Sung to the tuen of ‘Where have all the flowers gone?” Ewell Gibbons ate the all.
Generally, I have a bucket or more of green tomatoes to pick before the first frost. I wrap them in newspaper and let them ripen off the vine. I'm still pulling ripened tomatoes out of the bucket until mid-November, sometimes even longer. But not this year.
I've read that there's another variety of the noxious stink bug which is supposed to be moving here by next summer. Maybe a hard winter is just what we need to slow the invasion.
I’ll try that. Thanks
Indeed. Hubby read that book Stalking the Wild Asparagus, and went around foraging and cooking stuff for the next 2 or 3 years.LOL
That book is around here somewhere.
/johnny
Yeh, just curious. I have the red winter wheat. Hubby may have some white that I can use. He’s talking about planting alfalfa to turn under instead of the wheat this year.
/johnny
It’s over at Johnny’s house, I think. :)
Temps in Central Texas are in the 70s with nighttime in the 40s. We usually get the first cold snap on Halloween so the garden is quickly coming to an end.

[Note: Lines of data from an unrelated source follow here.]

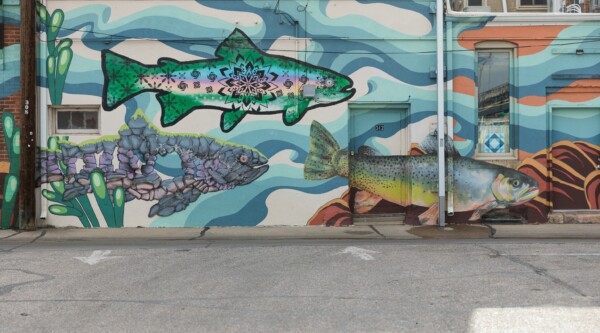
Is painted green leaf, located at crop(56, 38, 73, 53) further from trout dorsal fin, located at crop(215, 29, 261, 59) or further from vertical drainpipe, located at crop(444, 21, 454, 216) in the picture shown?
vertical drainpipe, located at crop(444, 21, 454, 216)

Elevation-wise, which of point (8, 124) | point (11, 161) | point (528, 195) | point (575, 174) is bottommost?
point (528, 195)

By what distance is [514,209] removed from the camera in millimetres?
11984

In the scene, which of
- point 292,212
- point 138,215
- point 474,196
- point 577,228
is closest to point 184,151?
point 138,215

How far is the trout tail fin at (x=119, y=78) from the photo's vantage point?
11570 mm

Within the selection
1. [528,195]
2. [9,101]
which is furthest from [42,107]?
[528,195]

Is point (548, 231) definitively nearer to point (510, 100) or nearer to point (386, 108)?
point (510, 100)

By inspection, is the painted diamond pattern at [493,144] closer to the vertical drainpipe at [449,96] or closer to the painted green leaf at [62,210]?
the vertical drainpipe at [449,96]

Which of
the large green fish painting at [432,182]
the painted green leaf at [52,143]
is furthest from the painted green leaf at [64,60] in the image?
the large green fish painting at [432,182]

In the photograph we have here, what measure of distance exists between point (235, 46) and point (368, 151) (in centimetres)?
344

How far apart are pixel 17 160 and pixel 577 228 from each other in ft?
36.3

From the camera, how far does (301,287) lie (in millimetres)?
6660

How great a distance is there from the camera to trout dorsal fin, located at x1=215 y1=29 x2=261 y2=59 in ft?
38.2

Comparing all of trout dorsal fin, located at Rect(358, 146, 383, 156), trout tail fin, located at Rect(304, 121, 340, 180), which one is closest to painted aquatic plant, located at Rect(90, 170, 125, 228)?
trout tail fin, located at Rect(304, 121, 340, 180)

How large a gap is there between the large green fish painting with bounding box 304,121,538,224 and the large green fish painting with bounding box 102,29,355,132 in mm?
1525
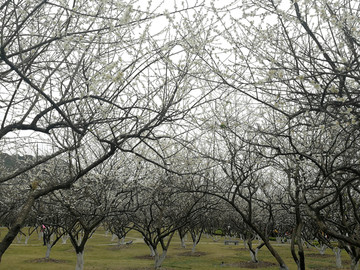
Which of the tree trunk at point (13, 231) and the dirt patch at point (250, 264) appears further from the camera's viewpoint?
the dirt patch at point (250, 264)

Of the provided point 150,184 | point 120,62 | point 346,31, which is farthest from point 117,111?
point 150,184

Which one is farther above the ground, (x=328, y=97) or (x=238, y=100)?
(x=238, y=100)

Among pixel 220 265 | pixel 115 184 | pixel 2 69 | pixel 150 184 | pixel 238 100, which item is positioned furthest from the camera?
pixel 220 265

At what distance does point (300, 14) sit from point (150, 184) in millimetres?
9839

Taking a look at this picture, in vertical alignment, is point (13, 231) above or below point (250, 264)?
above

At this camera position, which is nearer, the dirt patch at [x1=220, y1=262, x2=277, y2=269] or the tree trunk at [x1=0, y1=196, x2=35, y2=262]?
the tree trunk at [x1=0, y1=196, x2=35, y2=262]

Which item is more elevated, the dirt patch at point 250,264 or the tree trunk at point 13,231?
the tree trunk at point 13,231

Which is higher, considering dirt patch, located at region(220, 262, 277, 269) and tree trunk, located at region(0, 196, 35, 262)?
tree trunk, located at region(0, 196, 35, 262)

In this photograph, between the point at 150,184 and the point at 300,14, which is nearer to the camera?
the point at 300,14

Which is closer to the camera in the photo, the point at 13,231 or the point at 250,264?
the point at 13,231

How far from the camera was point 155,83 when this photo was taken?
525 cm

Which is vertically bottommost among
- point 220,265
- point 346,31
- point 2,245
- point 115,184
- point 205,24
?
point 220,265

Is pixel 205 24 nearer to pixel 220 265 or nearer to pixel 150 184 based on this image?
pixel 150 184

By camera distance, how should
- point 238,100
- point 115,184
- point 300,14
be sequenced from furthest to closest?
point 115,184 → point 238,100 → point 300,14
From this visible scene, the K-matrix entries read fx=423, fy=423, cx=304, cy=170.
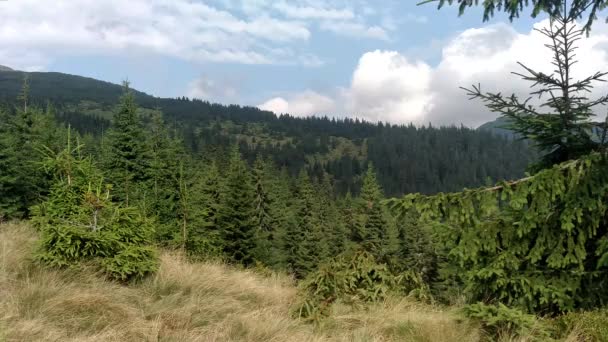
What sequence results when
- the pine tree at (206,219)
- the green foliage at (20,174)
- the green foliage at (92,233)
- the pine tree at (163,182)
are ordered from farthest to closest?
1. the pine tree at (163,182)
2. the pine tree at (206,219)
3. the green foliage at (20,174)
4. the green foliage at (92,233)

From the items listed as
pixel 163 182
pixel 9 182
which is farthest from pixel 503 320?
pixel 163 182

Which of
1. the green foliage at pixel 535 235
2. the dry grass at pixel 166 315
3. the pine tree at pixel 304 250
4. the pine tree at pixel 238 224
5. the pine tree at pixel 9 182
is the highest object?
the green foliage at pixel 535 235

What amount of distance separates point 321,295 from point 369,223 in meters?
44.5

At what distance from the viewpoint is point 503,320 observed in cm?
436

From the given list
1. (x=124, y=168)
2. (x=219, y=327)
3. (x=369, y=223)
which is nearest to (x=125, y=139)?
(x=124, y=168)

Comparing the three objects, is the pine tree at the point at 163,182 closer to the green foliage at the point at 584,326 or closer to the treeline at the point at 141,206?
the treeline at the point at 141,206

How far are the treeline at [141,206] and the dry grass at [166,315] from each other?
0.47m

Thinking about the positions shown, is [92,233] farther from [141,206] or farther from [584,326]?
[141,206]

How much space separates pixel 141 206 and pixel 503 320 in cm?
1635

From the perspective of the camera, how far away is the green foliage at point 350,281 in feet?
19.4

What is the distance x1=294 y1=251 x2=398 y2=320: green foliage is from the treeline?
34 centimetres

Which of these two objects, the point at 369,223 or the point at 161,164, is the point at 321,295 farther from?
the point at 369,223

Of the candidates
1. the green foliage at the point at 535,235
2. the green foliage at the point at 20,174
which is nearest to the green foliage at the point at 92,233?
the green foliage at the point at 535,235

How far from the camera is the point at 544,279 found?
17.5ft
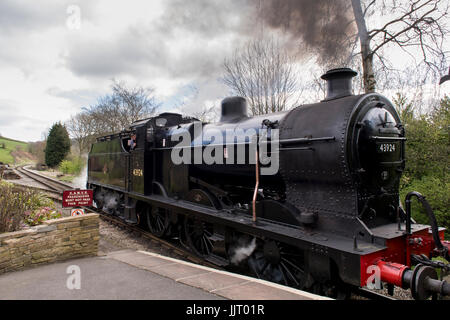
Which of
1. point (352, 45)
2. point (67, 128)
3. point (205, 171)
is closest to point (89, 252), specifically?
point (205, 171)

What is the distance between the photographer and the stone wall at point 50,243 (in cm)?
445

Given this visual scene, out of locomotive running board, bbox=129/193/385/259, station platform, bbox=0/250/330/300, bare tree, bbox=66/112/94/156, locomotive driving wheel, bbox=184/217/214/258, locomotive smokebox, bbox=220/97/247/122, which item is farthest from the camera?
bare tree, bbox=66/112/94/156

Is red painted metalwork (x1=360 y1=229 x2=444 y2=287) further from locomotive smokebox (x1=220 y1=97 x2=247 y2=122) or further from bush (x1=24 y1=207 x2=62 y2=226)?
bush (x1=24 y1=207 x2=62 y2=226)

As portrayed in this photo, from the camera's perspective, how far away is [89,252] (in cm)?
539

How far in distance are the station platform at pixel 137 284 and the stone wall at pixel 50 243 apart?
0.19 m

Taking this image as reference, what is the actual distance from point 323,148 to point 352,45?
6893 mm

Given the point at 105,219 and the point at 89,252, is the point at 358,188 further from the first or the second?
the point at 105,219

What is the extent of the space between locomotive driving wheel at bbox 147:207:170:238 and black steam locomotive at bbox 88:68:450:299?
119cm

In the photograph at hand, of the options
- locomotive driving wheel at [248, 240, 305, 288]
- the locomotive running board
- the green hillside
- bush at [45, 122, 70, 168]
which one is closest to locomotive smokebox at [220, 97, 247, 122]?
the locomotive running board

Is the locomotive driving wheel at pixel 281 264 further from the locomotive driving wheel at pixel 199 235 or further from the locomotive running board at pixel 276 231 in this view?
the locomotive driving wheel at pixel 199 235

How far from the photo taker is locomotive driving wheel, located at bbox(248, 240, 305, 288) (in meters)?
4.33

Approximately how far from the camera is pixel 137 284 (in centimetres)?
370

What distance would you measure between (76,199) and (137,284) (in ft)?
13.1

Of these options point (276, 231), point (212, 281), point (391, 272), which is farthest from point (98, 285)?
point (391, 272)
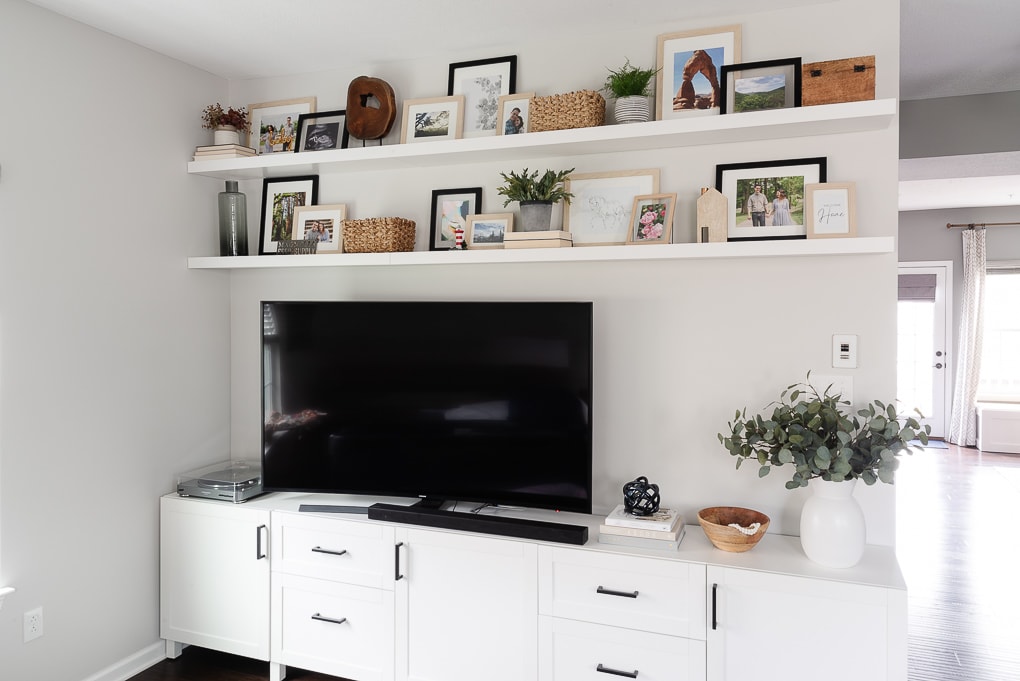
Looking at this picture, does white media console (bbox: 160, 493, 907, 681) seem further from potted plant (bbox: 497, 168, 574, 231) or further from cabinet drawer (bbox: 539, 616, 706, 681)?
potted plant (bbox: 497, 168, 574, 231)

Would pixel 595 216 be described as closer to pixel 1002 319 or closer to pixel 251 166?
pixel 251 166

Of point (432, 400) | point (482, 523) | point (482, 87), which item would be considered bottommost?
point (482, 523)

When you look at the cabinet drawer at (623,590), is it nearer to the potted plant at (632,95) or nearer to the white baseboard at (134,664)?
the potted plant at (632,95)

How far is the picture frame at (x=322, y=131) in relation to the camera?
3117 millimetres

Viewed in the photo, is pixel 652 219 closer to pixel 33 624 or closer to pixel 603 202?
pixel 603 202

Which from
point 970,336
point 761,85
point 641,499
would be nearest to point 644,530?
point 641,499

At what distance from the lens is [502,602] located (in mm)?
2471

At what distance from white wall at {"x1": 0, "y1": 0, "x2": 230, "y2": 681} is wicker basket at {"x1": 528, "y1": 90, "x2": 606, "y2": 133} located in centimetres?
161

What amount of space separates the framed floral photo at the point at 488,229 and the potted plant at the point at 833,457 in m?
1.21

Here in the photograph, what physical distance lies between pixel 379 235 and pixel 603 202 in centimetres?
91

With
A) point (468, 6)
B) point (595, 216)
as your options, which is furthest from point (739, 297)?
point (468, 6)

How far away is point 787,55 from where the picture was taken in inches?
98.3

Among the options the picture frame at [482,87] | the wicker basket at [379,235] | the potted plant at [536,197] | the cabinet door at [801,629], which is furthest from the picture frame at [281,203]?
the cabinet door at [801,629]

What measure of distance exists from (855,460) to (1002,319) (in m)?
7.23
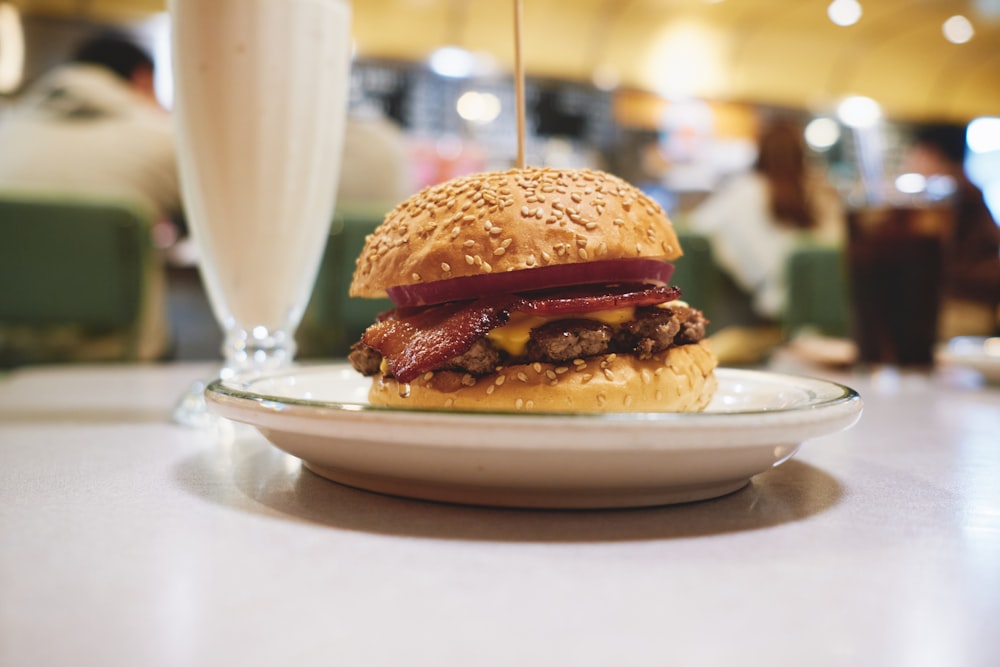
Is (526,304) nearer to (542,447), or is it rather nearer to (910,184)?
(542,447)

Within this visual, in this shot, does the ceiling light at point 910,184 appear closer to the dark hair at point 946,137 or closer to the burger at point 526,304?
the burger at point 526,304

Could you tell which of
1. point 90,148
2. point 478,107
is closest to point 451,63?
point 478,107

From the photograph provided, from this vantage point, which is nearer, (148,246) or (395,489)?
(395,489)

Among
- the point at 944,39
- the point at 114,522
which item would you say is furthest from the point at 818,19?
the point at 114,522

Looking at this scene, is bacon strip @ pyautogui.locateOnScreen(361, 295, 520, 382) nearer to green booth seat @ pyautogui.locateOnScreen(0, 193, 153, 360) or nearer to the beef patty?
the beef patty

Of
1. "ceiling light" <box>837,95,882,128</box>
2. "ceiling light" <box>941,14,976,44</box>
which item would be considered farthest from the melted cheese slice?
"ceiling light" <box>941,14,976,44</box>

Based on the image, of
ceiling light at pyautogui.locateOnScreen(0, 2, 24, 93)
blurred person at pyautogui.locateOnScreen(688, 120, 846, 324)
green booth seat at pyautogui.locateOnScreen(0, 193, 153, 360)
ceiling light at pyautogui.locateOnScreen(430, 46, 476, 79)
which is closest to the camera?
green booth seat at pyautogui.locateOnScreen(0, 193, 153, 360)

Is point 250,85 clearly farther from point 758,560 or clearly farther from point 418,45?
point 418,45
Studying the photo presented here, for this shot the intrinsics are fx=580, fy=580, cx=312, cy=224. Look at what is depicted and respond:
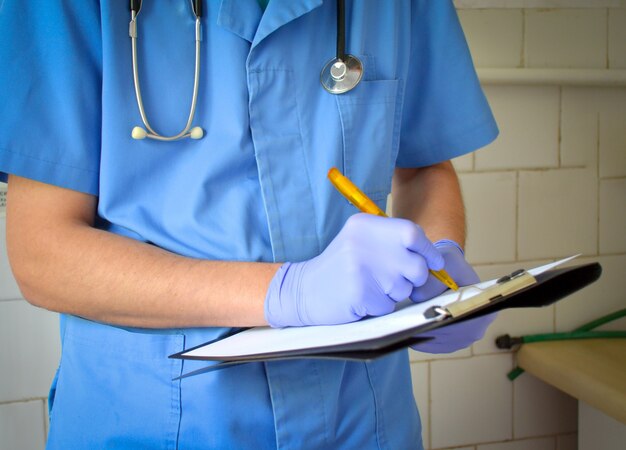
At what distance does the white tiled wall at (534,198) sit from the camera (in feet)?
5.49

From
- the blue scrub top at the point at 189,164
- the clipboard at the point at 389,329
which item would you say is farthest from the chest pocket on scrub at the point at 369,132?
the clipboard at the point at 389,329

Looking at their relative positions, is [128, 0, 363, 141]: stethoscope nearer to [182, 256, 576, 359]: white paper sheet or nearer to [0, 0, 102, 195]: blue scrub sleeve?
[0, 0, 102, 195]: blue scrub sleeve

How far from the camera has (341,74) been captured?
773 millimetres

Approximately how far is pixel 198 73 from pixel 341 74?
0.62 ft

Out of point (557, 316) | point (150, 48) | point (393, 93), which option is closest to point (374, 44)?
point (393, 93)

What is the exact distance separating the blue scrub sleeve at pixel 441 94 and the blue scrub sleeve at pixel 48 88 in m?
0.52

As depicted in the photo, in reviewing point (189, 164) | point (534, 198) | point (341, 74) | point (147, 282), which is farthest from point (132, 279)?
point (534, 198)

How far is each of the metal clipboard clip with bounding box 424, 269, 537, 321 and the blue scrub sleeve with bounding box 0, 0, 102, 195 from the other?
1.52 ft

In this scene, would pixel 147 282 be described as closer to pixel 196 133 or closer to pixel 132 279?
pixel 132 279

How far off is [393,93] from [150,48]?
1.12 feet

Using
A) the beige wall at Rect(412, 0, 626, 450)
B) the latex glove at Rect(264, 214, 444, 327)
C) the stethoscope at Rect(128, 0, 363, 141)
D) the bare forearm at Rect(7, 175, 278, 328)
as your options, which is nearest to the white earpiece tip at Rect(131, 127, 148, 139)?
the stethoscope at Rect(128, 0, 363, 141)

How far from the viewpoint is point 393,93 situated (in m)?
0.84

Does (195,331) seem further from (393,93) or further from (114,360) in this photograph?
(393,93)

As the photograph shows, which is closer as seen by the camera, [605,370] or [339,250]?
[339,250]
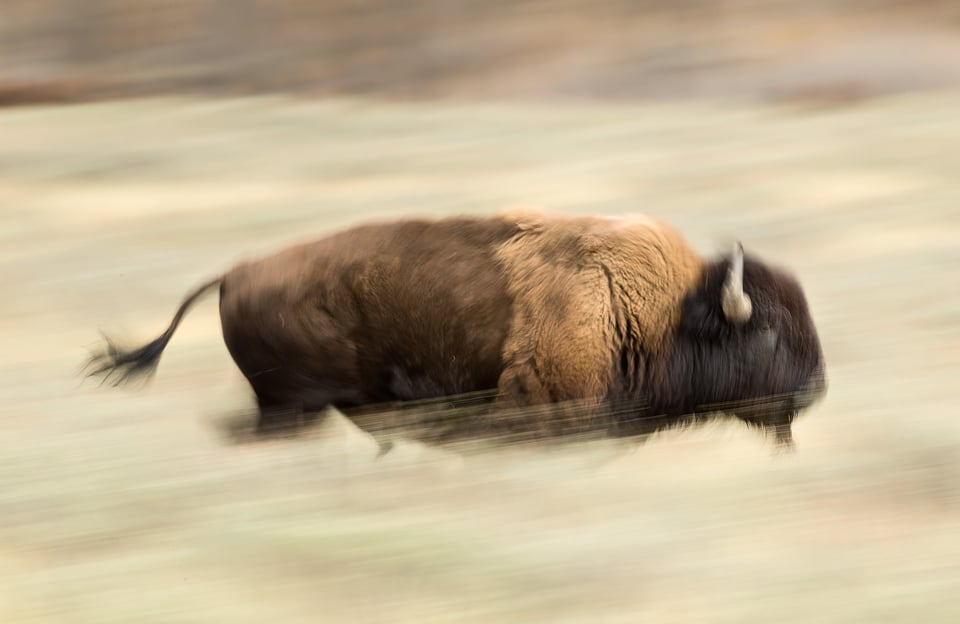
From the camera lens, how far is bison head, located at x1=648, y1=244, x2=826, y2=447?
175 inches

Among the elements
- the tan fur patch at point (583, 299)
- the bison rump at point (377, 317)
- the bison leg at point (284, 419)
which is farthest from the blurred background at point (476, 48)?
the bison leg at point (284, 419)

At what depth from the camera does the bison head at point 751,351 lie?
14.6 feet

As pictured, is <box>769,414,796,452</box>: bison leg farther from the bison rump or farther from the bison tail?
the bison tail

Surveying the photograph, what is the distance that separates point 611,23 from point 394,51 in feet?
7.36

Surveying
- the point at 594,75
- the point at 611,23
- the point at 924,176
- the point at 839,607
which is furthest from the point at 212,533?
the point at 611,23

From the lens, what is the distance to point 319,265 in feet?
14.4

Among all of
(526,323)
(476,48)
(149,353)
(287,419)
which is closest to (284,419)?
(287,419)

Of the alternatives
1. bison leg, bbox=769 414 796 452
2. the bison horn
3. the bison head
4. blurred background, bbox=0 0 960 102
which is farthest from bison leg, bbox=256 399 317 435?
blurred background, bbox=0 0 960 102

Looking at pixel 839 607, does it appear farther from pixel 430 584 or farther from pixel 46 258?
pixel 46 258

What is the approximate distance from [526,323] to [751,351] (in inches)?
31.8

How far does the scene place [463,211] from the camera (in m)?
8.94

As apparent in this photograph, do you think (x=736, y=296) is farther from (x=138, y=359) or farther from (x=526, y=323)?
(x=138, y=359)

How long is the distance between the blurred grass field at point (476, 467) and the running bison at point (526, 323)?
0.17m

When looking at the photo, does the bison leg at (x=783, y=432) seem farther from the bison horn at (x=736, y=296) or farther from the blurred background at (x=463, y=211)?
the bison horn at (x=736, y=296)
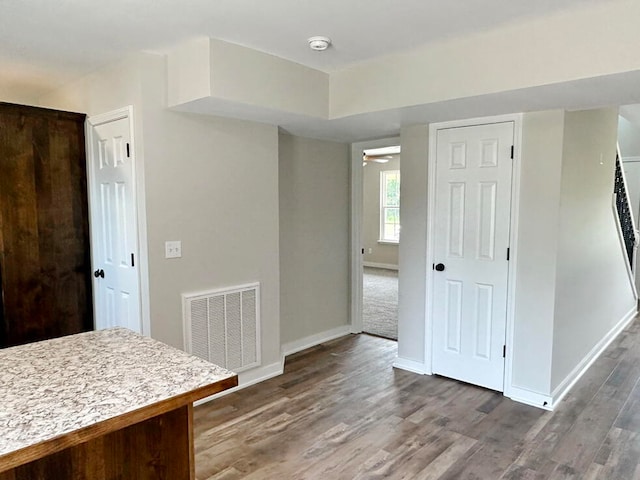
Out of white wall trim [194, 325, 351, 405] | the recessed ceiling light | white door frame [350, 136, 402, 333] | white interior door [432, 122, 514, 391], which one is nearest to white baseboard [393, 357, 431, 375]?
white interior door [432, 122, 514, 391]

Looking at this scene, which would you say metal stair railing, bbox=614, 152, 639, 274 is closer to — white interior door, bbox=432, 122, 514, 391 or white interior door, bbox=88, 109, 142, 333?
white interior door, bbox=432, 122, 514, 391

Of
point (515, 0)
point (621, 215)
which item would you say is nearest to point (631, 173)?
point (621, 215)

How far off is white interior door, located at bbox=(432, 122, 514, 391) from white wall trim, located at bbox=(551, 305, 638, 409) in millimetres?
415

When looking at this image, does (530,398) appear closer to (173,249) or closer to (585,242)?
(585,242)

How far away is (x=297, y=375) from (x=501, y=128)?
8.40ft

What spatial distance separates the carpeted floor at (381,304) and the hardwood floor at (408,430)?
4.22 ft

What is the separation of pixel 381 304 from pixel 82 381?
17.6 feet

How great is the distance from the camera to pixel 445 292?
3.72m

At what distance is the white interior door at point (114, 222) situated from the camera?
10.1 feet

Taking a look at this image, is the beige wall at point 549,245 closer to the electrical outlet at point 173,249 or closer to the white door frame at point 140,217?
the electrical outlet at point 173,249

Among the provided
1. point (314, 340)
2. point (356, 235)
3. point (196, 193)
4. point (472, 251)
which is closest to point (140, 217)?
point (196, 193)

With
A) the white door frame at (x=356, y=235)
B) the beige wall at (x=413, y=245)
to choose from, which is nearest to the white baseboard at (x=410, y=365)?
the beige wall at (x=413, y=245)

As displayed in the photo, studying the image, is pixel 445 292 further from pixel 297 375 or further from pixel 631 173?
pixel 631 173

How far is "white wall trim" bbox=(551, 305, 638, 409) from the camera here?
3393 mm
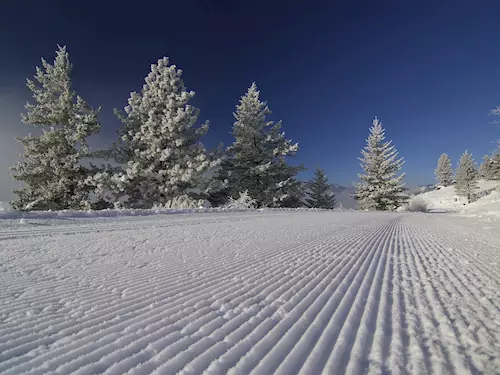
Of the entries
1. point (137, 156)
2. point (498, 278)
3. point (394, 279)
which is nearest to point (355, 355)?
point (394, 279)

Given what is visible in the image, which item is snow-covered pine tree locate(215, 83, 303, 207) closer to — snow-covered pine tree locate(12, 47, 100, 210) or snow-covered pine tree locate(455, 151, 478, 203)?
snow-covered pine tree locate(12, 47, 100, 210)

I brought in a bucket of tomatoes and peppers a couple days ago so need to get them in the freezer. I froze a tray of bell earlier this week. The Improved Porters are finally putting on but they don’t have much flavor so not very impressed with them. Still nothing from the Amish Plum, Husky Cherry, Brandywine or Cherokee though they’ve been healthy all spring and summer.
Yesterday, I gave some Porters and that unknown pepper to the neighbor and a jar of peach jelly that finally set after a month. The neighbor said the corn jelly (that never set) was a great substitute for honey and put her order in for more next summer so all wasn’t lost with that frugal experiment.
I brought in the first 4 okras just now. There’s a couple more little ones out there but the deer will probably get them tonight like they’ve done with the others. The corn is nothing but sad sticks with tassels. Apparently deer don’t like the tassels.